Myriam BENLOLO-CARABOT

Introduction

Pouvoirs n°190 - septembre 2024 - La souveraineté européenne - p.5

« Confrontés à une instabilité et à une concurrence stratégique crois- santes et à des menaces grandissantes pour la sécurité, nous avons décidé d’assumer une plus grande responsabilité en ce qui concerne notre sécurité et de prendre de nouvelles mesures décisives en vue de construire notre souveraineté européenne, de réduire notre dépendance et d’élaborer un nouveau modèle de croissance et d’investissement pour 2030. »
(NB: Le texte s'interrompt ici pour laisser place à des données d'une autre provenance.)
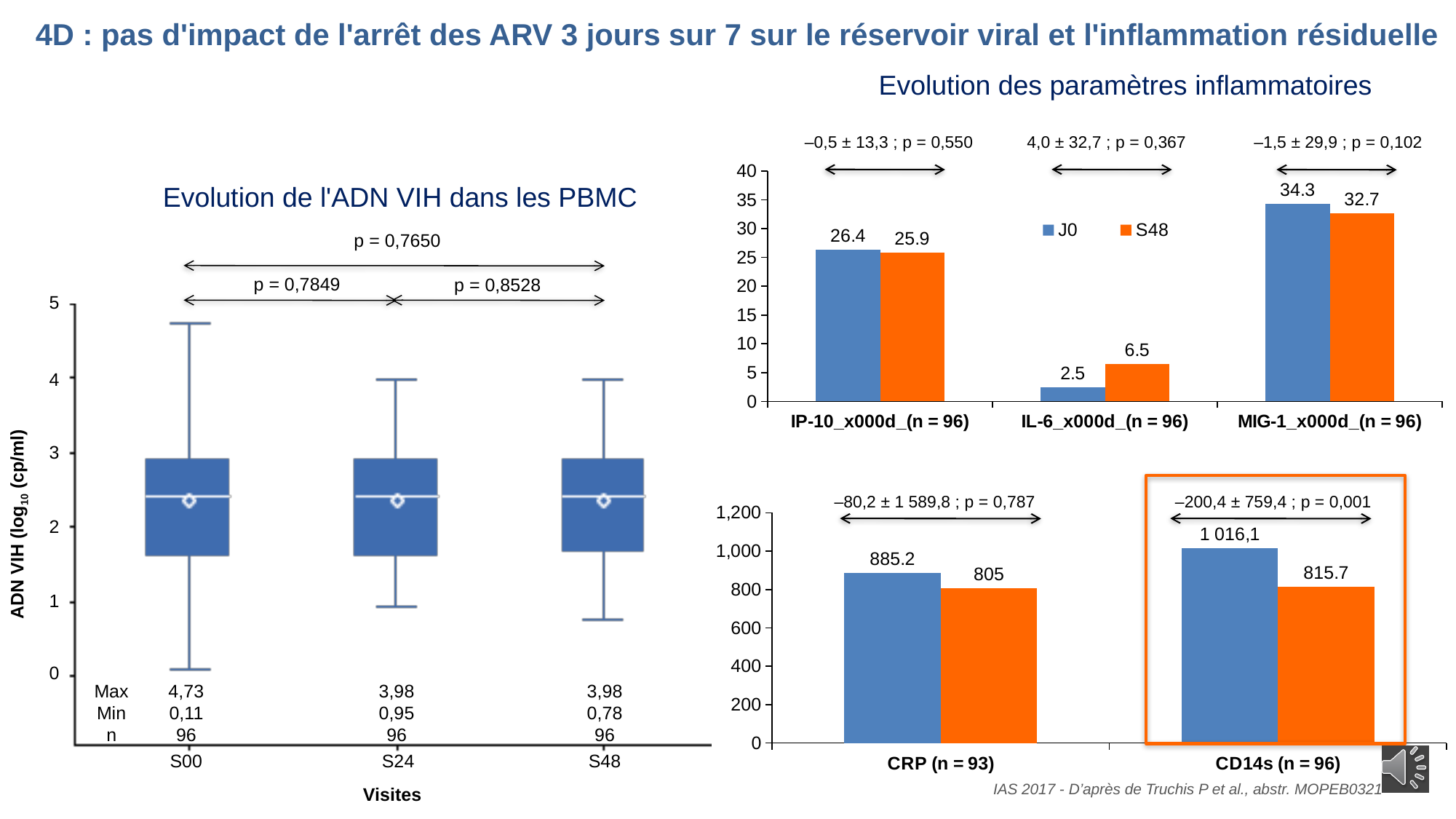
In the top-right chart 'Evolution des paramètres inflammatoires', for IL-6, which is larger: the J0 value or the S48 value? S48 How many categories are shown on the x axis of the top-right chart 'Evolution des paramètres inflammatoires'? 3 In the top-right chart 'Evolution des paramètres inflammatoires', what is the difference between the J0 and S48 values for MIG-1? 1.6 In the bottom-right chart (CRP and CD14s), what is the S48 value for CRP? 805 In the top-right chart 'Evolution des paramètres inflammatoires', what is the S48 value for IL-6? 6.5 In the left chart 'Evolution de l'ADN VIH dans les PBMC', what is the Max value at visit S00? 4,73 In the top-right chart 'Evolution des paramètres inflammatoires', what is the J0 value for IP-10? 26.4 What kind of chart is the bottom-right chart showing CRP and CD14s? bar chart How many series does the legend of the top-right chart 'Evolution des paramètres inflammatoires' list? 2 In the bottom-right chart (CRP and CD14s), what is the difference between the J0 and S48 values for CRP? 80.2 In the bottom-right chart (CRP and CD14s), what is the J0 value for CD14s? 1 016,1 In the top-right chart 'Evolution des paramètres inflammatoires', which category has the highest J0 value? MIG-1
Construire notre «souveraineté européenne», le mot est lâché. Le 11 mars 2022, soit quinze jours après le déclenchement de l’invasion de l’Ukraine par la Russie, les chefs d’État et de gouvernement des vingt-sept États membres de l’Union européenne assument pour la première fois, en affirmant leur solidarité avec le peuple ukrainien, l’avènement souhaité d’une souveraineté européenne. Il ne s’agit donc plus seulement d’une prise de position d’un dirigeant d’un État membre, comme avait pu l’être le retentissant discours de la Sorbonne prononcé par le président Emmanuel Macron en 2017, pour « une Europe souveraine, unie, démocratique ». Ce 11 mars 2022, la « souveraineté européenne » est clairement envisagée comme une fin, un objectif ultime à atteindre pour une Union soucieuse d’affermir son indépendance dans un monde toujours plus instable.

Certes, d’aucuns diront que la force symbolique de la notion sert une finalité exclusivement politique, sans souci de la rigueur juridique qui doit conduire à dénier à l’Union européenne toute forme de «souveraineté ». D’autres insisteront au contraire sur la capacité performative d’un tel discours, sur ses potentialités et les effets d’ores et déjà avérés de ce dernier sur la manière dont l’Union réagit, construit ses politiques, se positionne au sein de son environnement, dans des domaines aussi variés que la politique économique, industrielle, de défense, sanitaire ou numérique. C’est l’objet du présent numéro que de mesurer la portée de cette « souveraineté » controversée et d’ouvrir la réflexion sur les multiples questionnements qu’elle suscite.